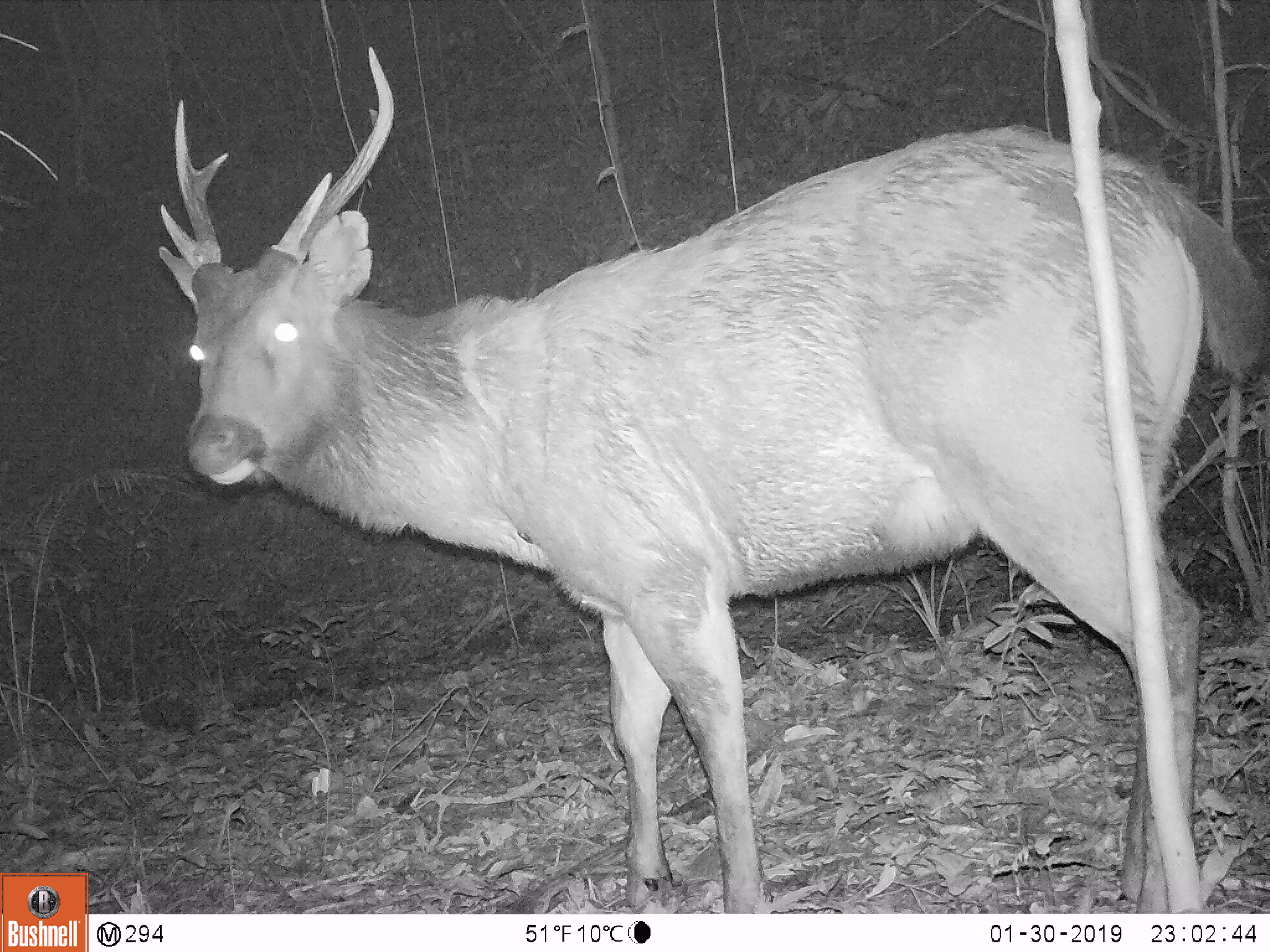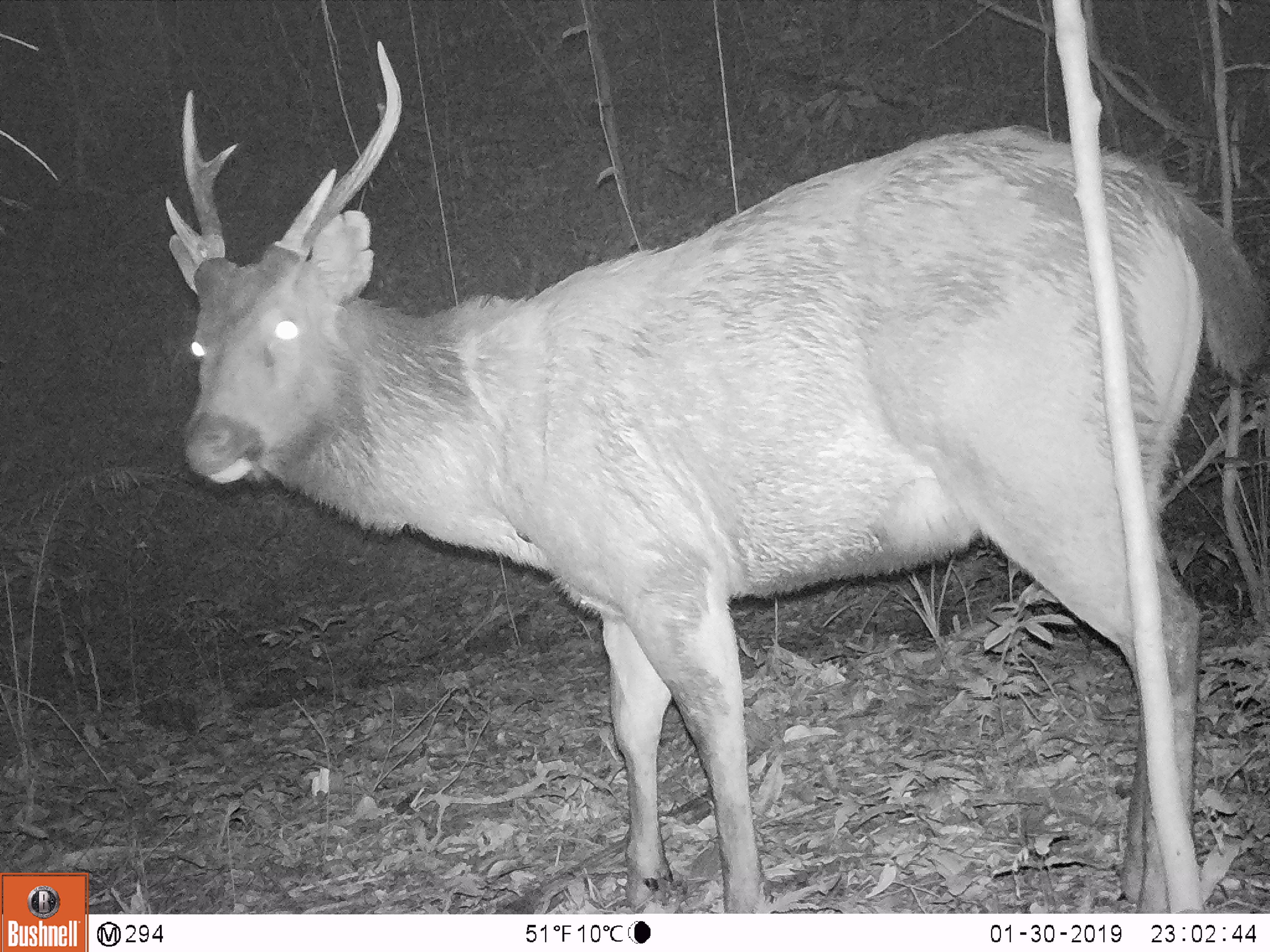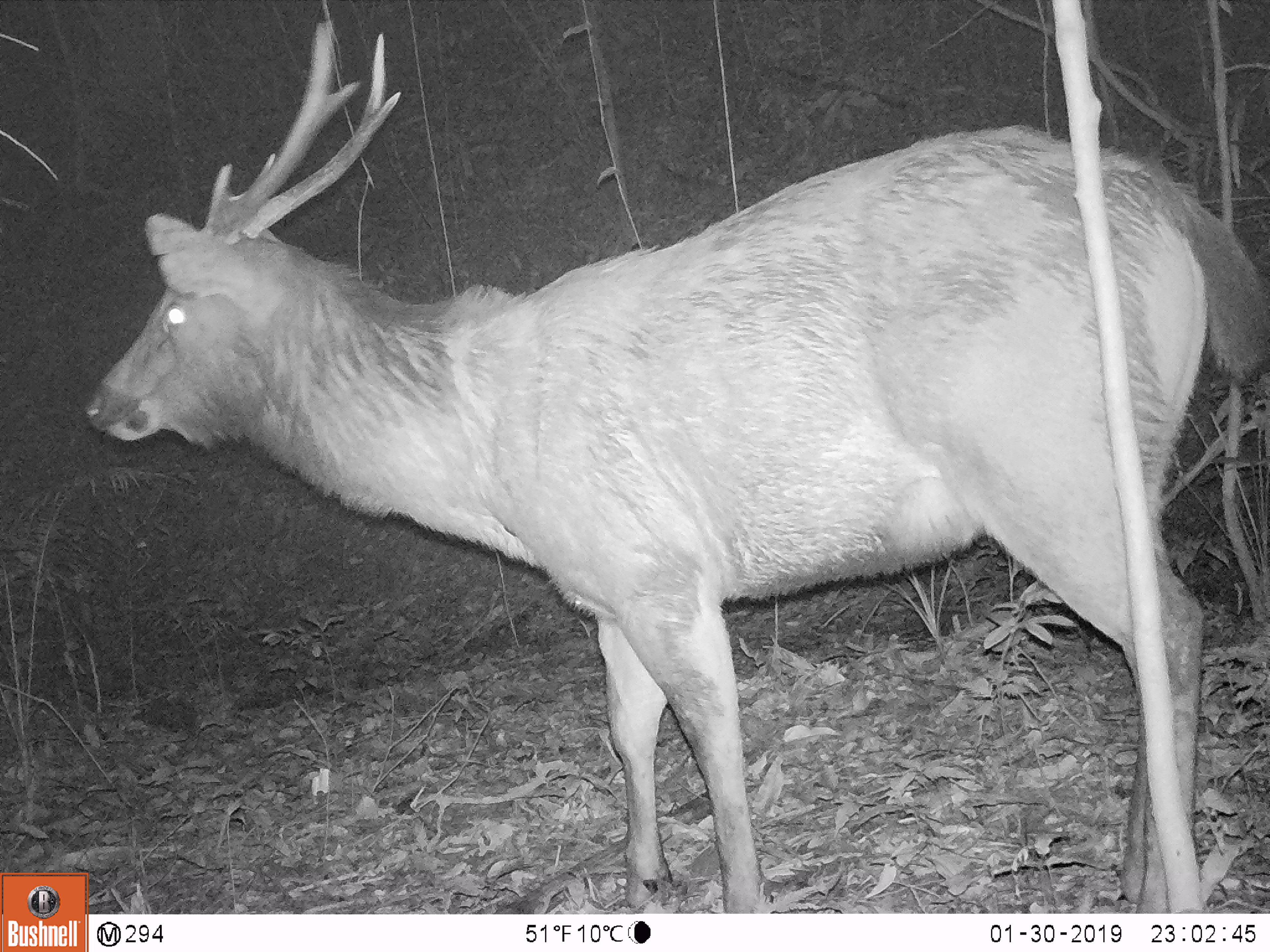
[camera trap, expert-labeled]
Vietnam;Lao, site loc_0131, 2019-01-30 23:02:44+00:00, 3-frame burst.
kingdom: Animalia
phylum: Chordata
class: Mammalia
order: Artiodactyla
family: Cervidae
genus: Rusa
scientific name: Rusa unicolor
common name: sambar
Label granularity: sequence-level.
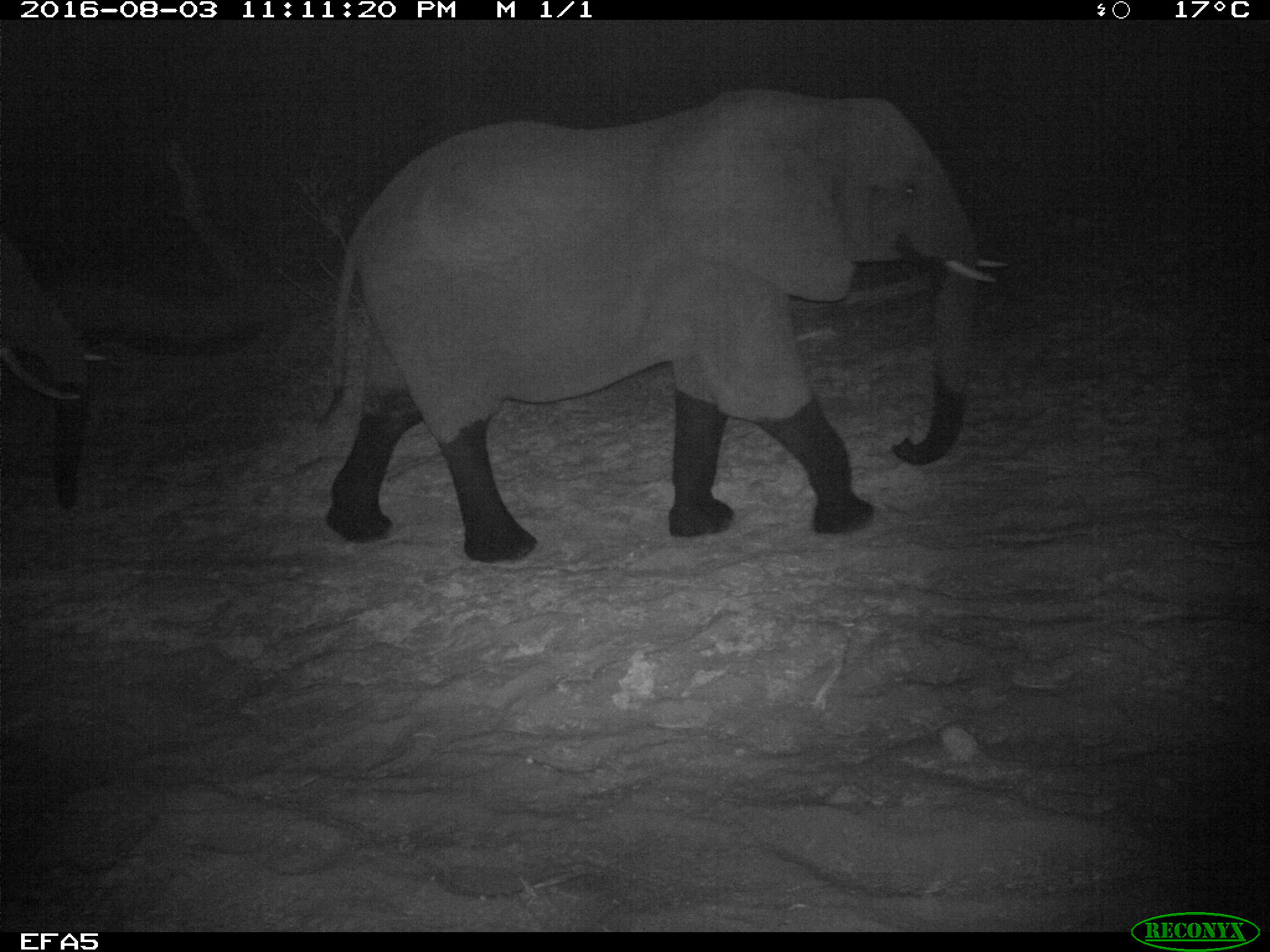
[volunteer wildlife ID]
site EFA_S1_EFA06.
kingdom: Animalia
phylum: Chordata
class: Mammalia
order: Proboscidea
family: Elephantidae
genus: Loxodonta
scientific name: Loxodonta africana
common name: african bush elephant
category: elephant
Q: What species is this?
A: Elephant (african bush elephant) (Loxodonta africana).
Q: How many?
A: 1.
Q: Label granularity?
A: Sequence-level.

**EXERCISE DETAILS**:
Output the data above without changes, apart from leaving out the pictures.

**COMPLETED TASK**:
[camera trap, expert-labeled]
Vietnam;Lao, site loc_0131, 2019-01-30 23:02:44+00:00, 3-frame burst.
kingdom: Animalia
phylum: Chordata
class: Mammalia
order: Artiodactyla
family: Cervidae
genus: Rusa
scientific name: Rusa unicolor
common name: sambar
Label granularity: sequence-level.
[volunteer wildlife ID]
site EFA_S1_EFA06.
kingdom: Animalia
phylum: Chordata
class: Mammalia
order: Proboscidea
family: Elephantidae
genus: Loxodonta
scientific name: Loxodonta africana
common name: african bush elephant
category: elephant
Q: What species is this?
A: Elephant (african bush elephant) (Loxodonta africana).
Q: How many?
A: 1.
Q: Label granularity?
A: Sequence-level.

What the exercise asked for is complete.